Yeah, I have to admit, that you need a fortune of models, just to play the damn thing... I would much rather stick to Apoc or Planetstrike as an add on game...


----------



## GrizBe (May 12, 2010)

Just had a friend telling me who's just played his first game of spearhead... he said it didn't add that much to the game so tis no wonder it was a free expansion.


----------



## Marneus Calgar (Dec 5, 2007)

GrizBe said:


> Just had a friend telling me who's just played his first game of spearhead... he said it didn't add that much to the game so tis no wonder it was a free expansion.


Exactly, I would presume it only allows you to take as many tanks as you like... Kinda like a Tank Apocalypse, which really sucks imo. Much prefer a game with tactics.


----------



## DonFer (Apr 23, 2010)

ChaosRedCorsairLord said:


> The good old days of buy 2 box sets get 1 free. those were the days...


I think the days when you could buy 30!, yes 30 models per 9.99 pounds were the best days. I mean c'mon 9.99 for 30 plastic models... it's almost like a wet dream...:grin:

And $12 for a WD issue, WTH are they thinking. Frankly with that kind of mone I rather buy a couple of Maxim issues, at least they make me laugh, oh and of course the babes are not at all bad either!


----------



## Inquisitor Malaclypse (Dec 6, 2008)

oh it absolutely has.

this is the same magazine that told you info. on how to convert, paint, and read batreps on their specialist games, but now it's all adverts for LotR, 40K, and WFB.

no more Skullz program, fluff only articles (Index Astartes, any one) exposition on Epic or BFG, or how to kit bash a tank from something.

and $9 for one...well, do the math. if i don't read WD for 4 mos. i have a box set of models.

if there is anyone official reading this, please fix it. i mean, when WD was still good i was inspired to try to play Inquisitor, BFG, and Epic. the only reason i didn't was because at the point even the 40K scene in my area was non existant.


----------



## Pssyche (Mar 21, 2009)

"The best thing that came from white dwarf lately was the spearhead expansion."

It's not so much "Apocalypse Now" as "Apocalypse Lite"...


----------



## bitsandkits (Mar 18, 2008)

I think its pretty safe to say that white dwarf isnt how it used to be, but the gaming world isnt the way it used to be, GW no longer have the captive audience it once had, with online sales and internet fan forums and quality hobby articles and tutorials online from non GW sources, the pages of white dwarf no longer are needed to feed the craft or fluff side of the hobby that they once were in my opinion. GW no longer support Bitz so conversions are not a priority any more plus GW have been doing a lot of work to provide every codex entry with a model, so kit bashing a land raider to be a ork battle wagon and such is no longer required, the same goes for say the missing tyranid codex entries, they dont want you to scratch build your own they want you to wait until they do a second wave.The same goes for scenery,game boards etc etc.
White Dwarf has changed but it has changed because the company has changed and the company has changed because we the consumer have wanted the pretty things that we once had to build ourselves.

********************

-- COMPLETE THE FOLLOWING --
1) Translate this sentence from the forum thread about White Dwarf into Spanish: "White Dwarf has changed but it has changed because the company has changed and the company has changed because we the consumer have wanted the pretty things that we once had to build ourselves."
2) Resume the forum thread about White Dwarf with a further reply that picks up after its final post.

-- MATERIAL PROVIDED --
********************

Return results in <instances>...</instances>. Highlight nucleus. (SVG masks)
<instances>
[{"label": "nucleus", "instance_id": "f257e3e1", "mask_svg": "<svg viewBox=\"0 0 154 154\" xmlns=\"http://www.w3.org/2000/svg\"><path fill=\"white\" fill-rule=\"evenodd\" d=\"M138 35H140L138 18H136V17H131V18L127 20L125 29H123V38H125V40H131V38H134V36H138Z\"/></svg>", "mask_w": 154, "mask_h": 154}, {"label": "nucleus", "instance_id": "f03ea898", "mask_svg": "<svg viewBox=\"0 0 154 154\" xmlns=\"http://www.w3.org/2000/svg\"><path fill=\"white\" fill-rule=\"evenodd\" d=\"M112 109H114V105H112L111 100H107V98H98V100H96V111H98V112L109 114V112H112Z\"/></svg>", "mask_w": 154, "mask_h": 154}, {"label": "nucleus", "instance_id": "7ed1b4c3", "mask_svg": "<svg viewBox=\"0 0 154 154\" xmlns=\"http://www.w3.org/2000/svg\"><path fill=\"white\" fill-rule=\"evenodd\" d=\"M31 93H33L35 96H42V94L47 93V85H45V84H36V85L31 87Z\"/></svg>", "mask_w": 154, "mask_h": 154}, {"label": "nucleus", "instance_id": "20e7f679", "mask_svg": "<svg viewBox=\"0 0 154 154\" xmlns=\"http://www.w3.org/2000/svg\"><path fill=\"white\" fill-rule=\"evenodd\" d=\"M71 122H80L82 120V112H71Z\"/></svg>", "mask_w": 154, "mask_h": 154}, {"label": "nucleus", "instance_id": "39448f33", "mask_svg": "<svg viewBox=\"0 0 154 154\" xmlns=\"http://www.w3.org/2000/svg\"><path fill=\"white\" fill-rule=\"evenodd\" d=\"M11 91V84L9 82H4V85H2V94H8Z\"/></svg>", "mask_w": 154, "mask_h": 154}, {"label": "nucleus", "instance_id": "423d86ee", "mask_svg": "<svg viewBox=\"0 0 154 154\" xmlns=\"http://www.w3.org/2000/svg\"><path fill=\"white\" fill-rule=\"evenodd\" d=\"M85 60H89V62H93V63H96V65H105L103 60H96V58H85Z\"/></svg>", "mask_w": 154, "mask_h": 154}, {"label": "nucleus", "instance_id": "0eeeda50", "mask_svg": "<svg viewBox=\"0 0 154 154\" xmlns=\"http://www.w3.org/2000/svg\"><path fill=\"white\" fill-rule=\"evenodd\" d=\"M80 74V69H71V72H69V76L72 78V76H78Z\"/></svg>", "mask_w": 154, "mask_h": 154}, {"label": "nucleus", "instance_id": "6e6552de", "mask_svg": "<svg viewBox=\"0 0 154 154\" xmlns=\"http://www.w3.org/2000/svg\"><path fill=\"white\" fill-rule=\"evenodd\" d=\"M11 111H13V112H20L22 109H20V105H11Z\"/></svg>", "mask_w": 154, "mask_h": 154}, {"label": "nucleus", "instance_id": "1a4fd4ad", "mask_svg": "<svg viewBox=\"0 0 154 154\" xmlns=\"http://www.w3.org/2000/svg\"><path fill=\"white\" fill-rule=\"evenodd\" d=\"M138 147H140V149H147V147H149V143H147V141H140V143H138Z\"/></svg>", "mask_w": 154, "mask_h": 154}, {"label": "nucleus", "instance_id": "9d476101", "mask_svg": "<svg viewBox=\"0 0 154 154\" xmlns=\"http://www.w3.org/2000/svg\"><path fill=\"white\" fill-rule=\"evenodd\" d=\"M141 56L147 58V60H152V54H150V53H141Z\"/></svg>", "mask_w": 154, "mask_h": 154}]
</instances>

********************

-- RESPONSES --
1) White Dwarf ha cambiado, pero ha cambiado porque la empresa ha cambiado, y la empresa ha cambiado porque nosotros, los consumidores, hemos querido las cosas bonitas que antes teníamos que construir nosotros mismos.

2)
I have thought long and hard about GW in recent days, many people seem pretty unhappy with them at the moment, it seems the recent price rise was a step too far for alot of people on this forum and others, more so than other rises, maybe its the world cup or BP oil spill or some other under current who knows. 

Anyway i was thinking about it and no matter how many times people say it, alot of people simply cannot separate GW the company from the GW the hobby,If history has taught us anything its that prices of GW products have always risen and even back in the good old days(80's-90s) i struggled to pay for the hobby and would have liked it to be cheaper, White dwarf will always be and always has been a sales tool and GW are always going to do things how they want to do it at the speed decided by them.
Let the fan boy chumps who buy everything get taken in by sales pitch and just concentrate on enjoying your hobby your way, Its actually relatively cheaper to be in the hobby now than it was when i started, yes granted things were cheaper back then, but you only had one price option and one outlet, so if i wanted 10 marines for £10 then £10 was what i was going to pay so if i only had £9 i wasnt getting those marines, these days with the net,ebay and indie traders your money can go further relatively speaking and you have options.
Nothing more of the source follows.